Sutan memastikan presiden indepeden, bila memang akan berkuasa, akan kerepotan karena tidak ada dukungan partai. Dia membandingkan, Presiden SBY yang diusung partai besar, Partai Demokrat, masih saja digoyang olah kawan-kawan koalisi.
"Apalagi, capres independen. Habislah dia. Tidak efektif. Di daerah-daerah, (kepala daerah dari kalangan independen) karena tidak punya partai, habis dia dimakan partai," tegasnya.
Daripada membuka peluang kepada capres independen, menurutnya, seleksi calon presiden diperketat. Tinggal nanti yang maju hanya sekitar 2 sampai 3 orang, tapi berkualitas. Daripada banyak calon tapi tidak berkualitas. Menurutnya, hal itu akan menjadi mainan masyarakat. Karena kampanye, sudah menjadi berita umum, sering diwarnai politik uang.

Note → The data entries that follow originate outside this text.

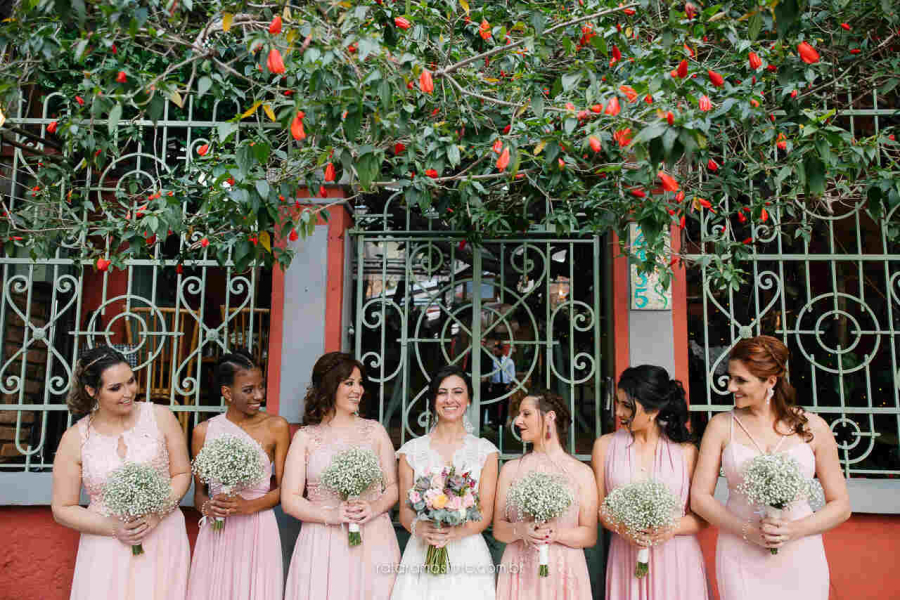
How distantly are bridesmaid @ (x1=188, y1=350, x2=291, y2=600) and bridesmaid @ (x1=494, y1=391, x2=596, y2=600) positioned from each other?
1386mm

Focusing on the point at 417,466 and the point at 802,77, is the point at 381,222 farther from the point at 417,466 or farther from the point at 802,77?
the point at 802,77

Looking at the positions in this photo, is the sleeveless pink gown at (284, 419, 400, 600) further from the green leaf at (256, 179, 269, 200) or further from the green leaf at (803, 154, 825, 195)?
the green leaf at (803, 154, 825, 195)

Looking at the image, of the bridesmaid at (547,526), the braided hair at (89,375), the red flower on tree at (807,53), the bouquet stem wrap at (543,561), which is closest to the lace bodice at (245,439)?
the braided hair at (89,375)

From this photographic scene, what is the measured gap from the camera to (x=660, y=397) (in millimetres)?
3996

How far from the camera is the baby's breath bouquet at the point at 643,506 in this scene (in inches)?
139

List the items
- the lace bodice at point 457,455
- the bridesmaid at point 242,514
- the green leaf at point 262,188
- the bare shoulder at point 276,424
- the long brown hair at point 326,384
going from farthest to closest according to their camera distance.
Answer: the bare shoulder at point 276,424, the long brown hair at point 326,384, the bridesmaid at point 242,514, the lace bodice at point 457,455, the green leaf at point 262,188

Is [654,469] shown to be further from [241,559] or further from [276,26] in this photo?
[276,26]

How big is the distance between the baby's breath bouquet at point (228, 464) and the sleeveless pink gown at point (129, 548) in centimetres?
34

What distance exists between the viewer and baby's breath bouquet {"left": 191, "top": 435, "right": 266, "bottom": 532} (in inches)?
154

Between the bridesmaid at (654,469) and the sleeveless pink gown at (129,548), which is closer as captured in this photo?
the bridesmaid at (654,469)

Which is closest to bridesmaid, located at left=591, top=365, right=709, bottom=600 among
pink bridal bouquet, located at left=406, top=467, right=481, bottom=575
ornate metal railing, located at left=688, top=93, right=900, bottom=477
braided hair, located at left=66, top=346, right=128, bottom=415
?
pink bridal bouquet, located at left=406, top=467, right=481, bottom=575

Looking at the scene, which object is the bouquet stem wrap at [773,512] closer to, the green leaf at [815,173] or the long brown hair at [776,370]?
the long brown hair at [776,370]

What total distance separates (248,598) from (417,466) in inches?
50.5

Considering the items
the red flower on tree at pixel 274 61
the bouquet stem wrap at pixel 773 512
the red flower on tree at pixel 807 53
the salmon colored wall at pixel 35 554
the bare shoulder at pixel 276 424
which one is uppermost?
the red flower on tree at pixel 807 53
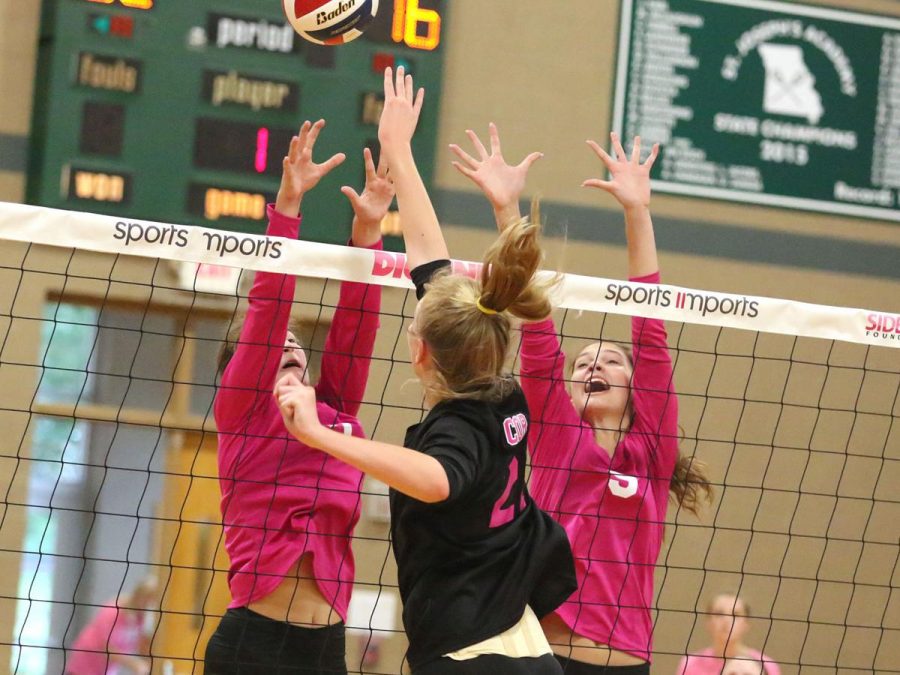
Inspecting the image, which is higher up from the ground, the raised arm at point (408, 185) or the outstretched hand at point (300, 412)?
the raised arm at point (408, 185)

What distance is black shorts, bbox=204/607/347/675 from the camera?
3.17m

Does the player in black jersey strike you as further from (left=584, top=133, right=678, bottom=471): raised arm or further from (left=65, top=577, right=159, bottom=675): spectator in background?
(left=65, top=577, right=159, bottom=675): spectator in background

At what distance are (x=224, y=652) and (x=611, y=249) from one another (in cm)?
518

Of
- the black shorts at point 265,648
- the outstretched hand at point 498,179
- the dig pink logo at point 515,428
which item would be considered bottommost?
the black shorts at point 265,648

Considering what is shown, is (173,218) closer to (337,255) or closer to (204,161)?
(204,161)

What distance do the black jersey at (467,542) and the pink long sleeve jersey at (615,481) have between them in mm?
923

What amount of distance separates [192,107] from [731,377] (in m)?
3.76

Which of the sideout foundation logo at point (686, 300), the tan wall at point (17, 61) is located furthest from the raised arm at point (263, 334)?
the tan wall at point (17, 61)

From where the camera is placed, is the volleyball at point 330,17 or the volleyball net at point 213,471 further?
the volleyball net at point 213,471

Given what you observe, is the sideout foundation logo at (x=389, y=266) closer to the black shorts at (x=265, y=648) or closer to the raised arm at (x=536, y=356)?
A: the raised arm at (x=536, y=356)

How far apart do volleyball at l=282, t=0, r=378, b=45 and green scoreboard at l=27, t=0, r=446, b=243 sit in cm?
261

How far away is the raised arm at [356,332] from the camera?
350 cm

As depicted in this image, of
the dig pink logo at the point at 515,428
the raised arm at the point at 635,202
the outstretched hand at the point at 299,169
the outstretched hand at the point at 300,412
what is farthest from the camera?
the raised arm at the point at 635,202

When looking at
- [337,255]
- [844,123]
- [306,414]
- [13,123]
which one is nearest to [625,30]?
[844,123]
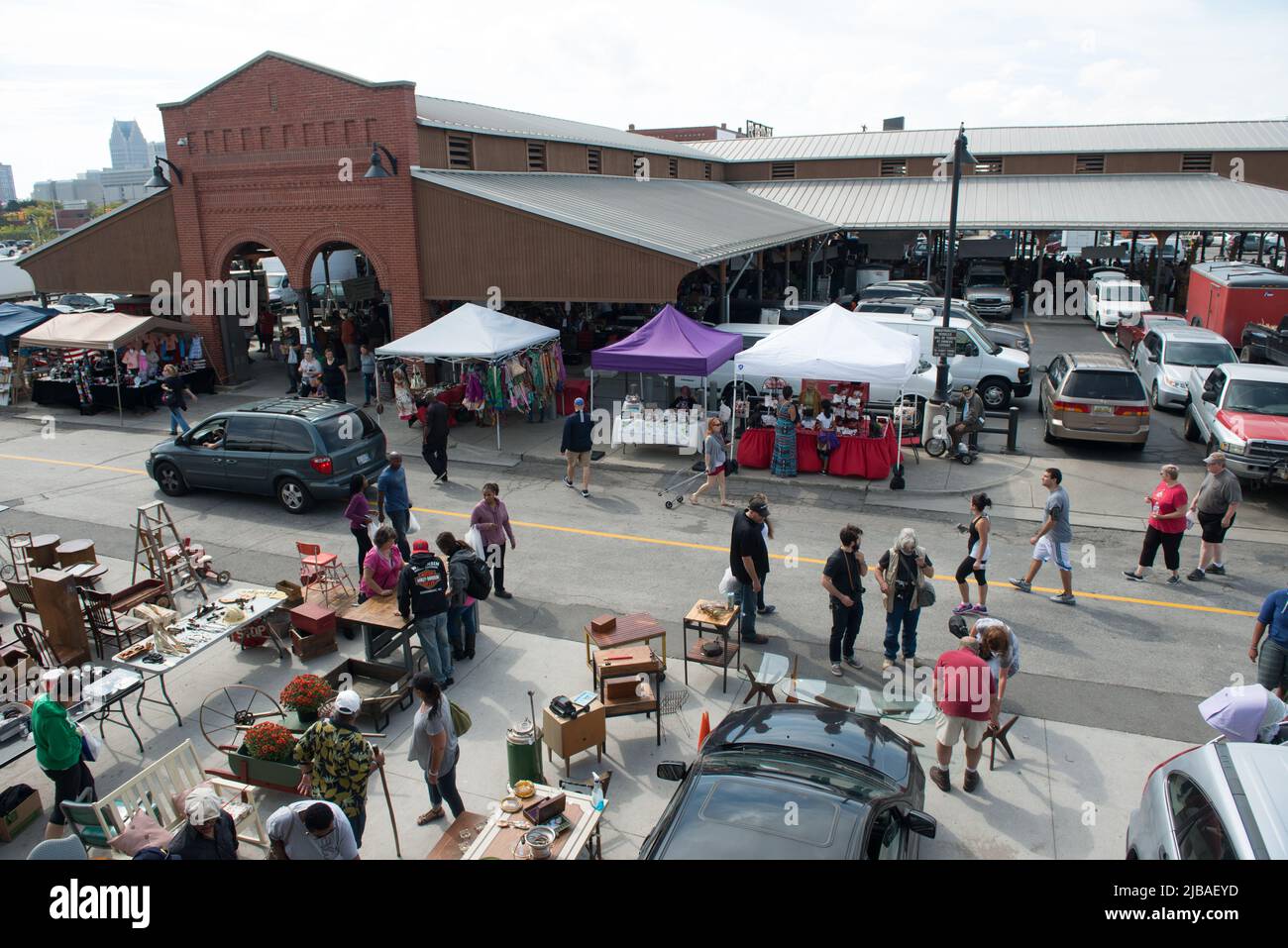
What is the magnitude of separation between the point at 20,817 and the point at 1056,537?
1081cm

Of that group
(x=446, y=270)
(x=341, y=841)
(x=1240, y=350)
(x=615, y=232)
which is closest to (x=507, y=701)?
(x=341, y=841)

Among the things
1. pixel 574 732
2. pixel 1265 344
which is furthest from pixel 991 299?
pixel 574 732

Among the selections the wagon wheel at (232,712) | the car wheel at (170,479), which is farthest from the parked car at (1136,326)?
the wagon wheel at (232,712)

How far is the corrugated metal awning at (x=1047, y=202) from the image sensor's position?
33.8 m

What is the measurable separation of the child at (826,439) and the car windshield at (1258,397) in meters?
6.89

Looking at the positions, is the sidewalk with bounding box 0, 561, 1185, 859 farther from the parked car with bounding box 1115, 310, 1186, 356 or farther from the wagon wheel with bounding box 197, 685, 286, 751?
the parked car with bounding box 1115, 310, 1186, 356

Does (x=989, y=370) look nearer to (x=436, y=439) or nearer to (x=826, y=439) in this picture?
(x=826, y=439)

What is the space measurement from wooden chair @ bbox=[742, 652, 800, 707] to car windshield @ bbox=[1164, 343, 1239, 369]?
1698 cm

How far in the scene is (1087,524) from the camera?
1388cm

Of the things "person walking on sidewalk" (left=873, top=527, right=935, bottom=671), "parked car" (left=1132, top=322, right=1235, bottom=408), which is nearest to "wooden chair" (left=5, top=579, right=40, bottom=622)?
"person walking on sidewalk" (left=873, top=527, right=935, bottom=671)

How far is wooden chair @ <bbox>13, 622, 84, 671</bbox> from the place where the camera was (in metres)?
9.27

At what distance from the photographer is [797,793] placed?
5316 mm
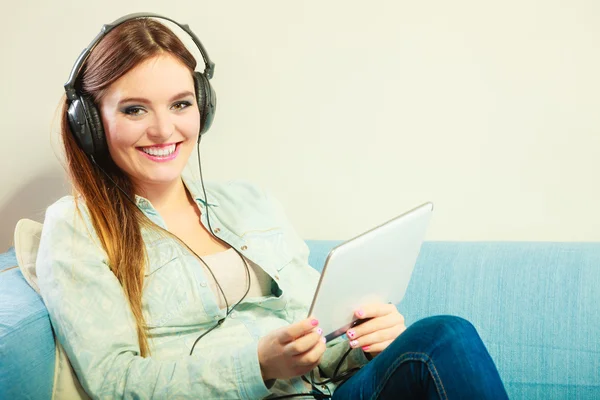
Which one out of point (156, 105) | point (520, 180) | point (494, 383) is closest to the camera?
point (494, 383)

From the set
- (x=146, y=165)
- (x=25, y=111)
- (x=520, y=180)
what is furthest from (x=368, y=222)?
(x=25, y=111)

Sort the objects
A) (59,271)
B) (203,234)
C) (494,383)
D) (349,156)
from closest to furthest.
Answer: (494,383) → (59,271) → (203,234) → (349,156)

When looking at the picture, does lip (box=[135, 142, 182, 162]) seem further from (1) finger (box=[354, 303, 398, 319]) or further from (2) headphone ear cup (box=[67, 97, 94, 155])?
(1) finger (box=[354, 303, 398, 319])

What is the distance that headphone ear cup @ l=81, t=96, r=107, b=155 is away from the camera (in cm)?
139

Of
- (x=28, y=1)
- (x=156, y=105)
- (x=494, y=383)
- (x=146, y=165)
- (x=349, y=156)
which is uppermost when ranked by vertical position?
(x=28, y=1)

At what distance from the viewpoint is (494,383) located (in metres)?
1.11

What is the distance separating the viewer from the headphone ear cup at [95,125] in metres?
1.39

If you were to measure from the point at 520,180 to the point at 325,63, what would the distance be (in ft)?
1.79

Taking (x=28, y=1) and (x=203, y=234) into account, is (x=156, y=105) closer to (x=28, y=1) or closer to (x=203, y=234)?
(x=203, y=234)

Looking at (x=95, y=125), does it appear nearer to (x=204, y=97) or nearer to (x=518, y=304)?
(x=204, y=97)

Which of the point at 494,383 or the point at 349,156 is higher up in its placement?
the point at 349,156

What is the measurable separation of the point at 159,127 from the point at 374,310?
53 centimetres

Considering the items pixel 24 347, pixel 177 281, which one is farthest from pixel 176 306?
pixel 24 347

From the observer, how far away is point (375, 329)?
1328 mm
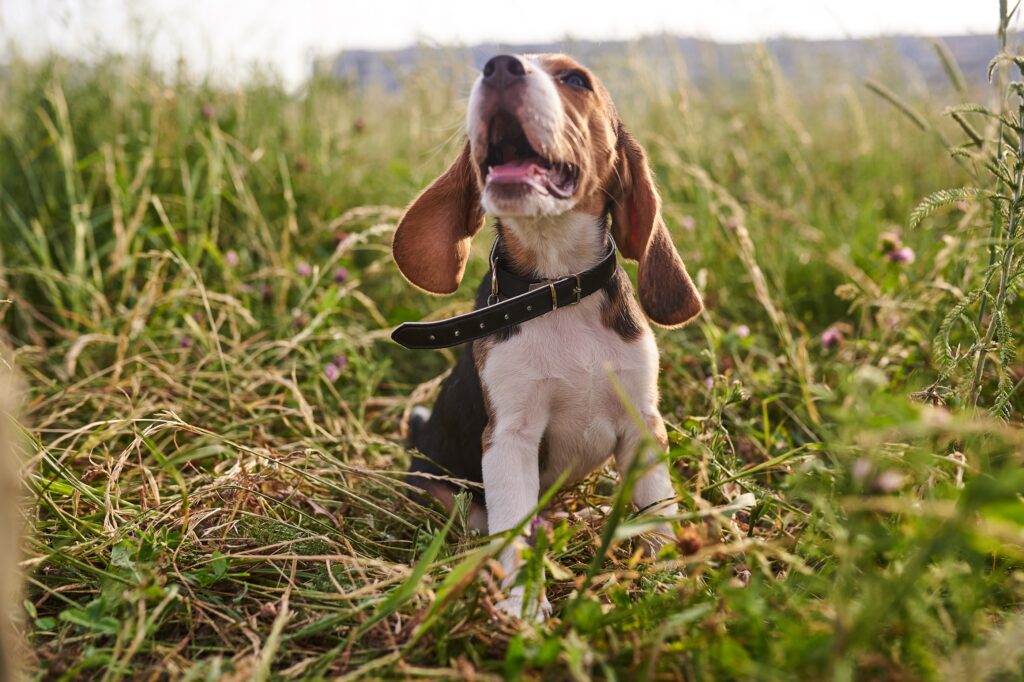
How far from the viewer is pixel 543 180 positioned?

"Lagi pula, masyarakat akan pusing kalau sampai kebanyakan calon. Lebih baik seperti yang pernah dilakukan oleh Golkar dulu, ada konvensi. Jadi orang luar bisa ikut (untuk diusung). Sudah lah, jangan mengada-ada. DPD, begitu juga DPR, belum sepenuhnya kok menjalankan UUD 1945. Jalankan dan maksimalkan yang ada dulu," tandasnya.